Ia menambahkan, guru non-ASN yang tidak masuk dalam sistem Dapodik hingga tanggal tersebut tidak bisa diikutsertakan dalam program redistribusi maupun penuntasan status kepegawaian. “Karena sebenarnya jumlah guru yang kalau tidak terdata di Dapodik ya kami juga tidak tahu,” ujarnya.

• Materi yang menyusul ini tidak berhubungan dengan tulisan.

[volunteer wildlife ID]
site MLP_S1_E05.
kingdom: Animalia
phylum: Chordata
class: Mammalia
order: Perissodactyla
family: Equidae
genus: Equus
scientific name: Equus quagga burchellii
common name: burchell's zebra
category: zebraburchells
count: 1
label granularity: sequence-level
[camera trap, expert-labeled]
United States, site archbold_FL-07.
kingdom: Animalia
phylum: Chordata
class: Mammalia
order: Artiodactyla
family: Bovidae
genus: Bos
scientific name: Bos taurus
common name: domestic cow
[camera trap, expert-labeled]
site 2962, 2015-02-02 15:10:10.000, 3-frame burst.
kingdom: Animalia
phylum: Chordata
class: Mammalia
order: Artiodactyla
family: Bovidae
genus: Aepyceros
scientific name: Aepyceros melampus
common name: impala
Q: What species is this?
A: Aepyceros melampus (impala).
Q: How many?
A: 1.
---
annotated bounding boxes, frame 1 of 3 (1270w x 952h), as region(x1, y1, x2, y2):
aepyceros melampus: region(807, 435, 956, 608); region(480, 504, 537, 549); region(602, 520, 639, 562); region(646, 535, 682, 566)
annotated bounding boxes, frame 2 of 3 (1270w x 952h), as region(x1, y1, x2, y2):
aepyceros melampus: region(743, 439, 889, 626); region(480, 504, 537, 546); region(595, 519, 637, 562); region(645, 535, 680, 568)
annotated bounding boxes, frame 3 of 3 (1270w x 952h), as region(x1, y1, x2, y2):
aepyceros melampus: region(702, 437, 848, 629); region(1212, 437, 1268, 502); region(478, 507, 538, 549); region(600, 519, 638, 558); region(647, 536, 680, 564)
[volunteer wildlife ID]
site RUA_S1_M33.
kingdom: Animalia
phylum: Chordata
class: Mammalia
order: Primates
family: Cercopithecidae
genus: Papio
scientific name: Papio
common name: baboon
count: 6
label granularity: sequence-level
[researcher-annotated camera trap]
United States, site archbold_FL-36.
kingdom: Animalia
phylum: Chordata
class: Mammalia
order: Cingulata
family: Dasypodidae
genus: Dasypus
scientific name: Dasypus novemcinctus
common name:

Redistribusi Guru untuk Wilayah Kekurangan Tenaga Pengajar
Saat ini, Kemendikdasmen tengah melakukan penataan formasi kebutuhan guru. Proses ini bertujuan untuk memetakan dan meredistribusikan tenaga pengajar ke berbagai wilayah yang masih kekurangan, termasuk daerah-daerah di Provinsi Jambi.
Pemetaan hanya dilakukan terhadap guru non-ASN yang sudah terdata dalam Dapodik per 31 Desember 2024. Nunuk menekankan bahwa batas Desember 2024 bertepatan dengan batas seleksi Pegawai Pemerintah dengan Perjanjian Kerja (PPPK) dan PPPK paruh waktu.
Surat Edaran Memberi Kepastian, Bukan Pemutusan Hubungan Kerja
Kemendikdasmen menerbitkan Surat Edaran (SE) Mendikdasmen Nomor 7 Tahun 2026 sebagai landasan hukum bagi dinas pendidikan. Nunuk menegaskan SE tersebut tidak bertujuan menghentikan guru non-ASN, melainkan memberikan kepastian agar proses belajar-mengajar tetap berjalan.
“Rujukannya bagi dinas pendidikan tetap memperpanjang penugasan,” kata Nunuk. SE ini juga menjadi dasar hukum terkait penggajian guru non-ASN hingga akhir tahun 2026.
Bagi guru honorer di Jambi yang belum terdata, langkah selanjutnya masih menunggu kebijakan lebih lanjut dari pemerintah daerah dan Kemendikdasmen terkait opsi penyelesaian di luar skema Dapodik.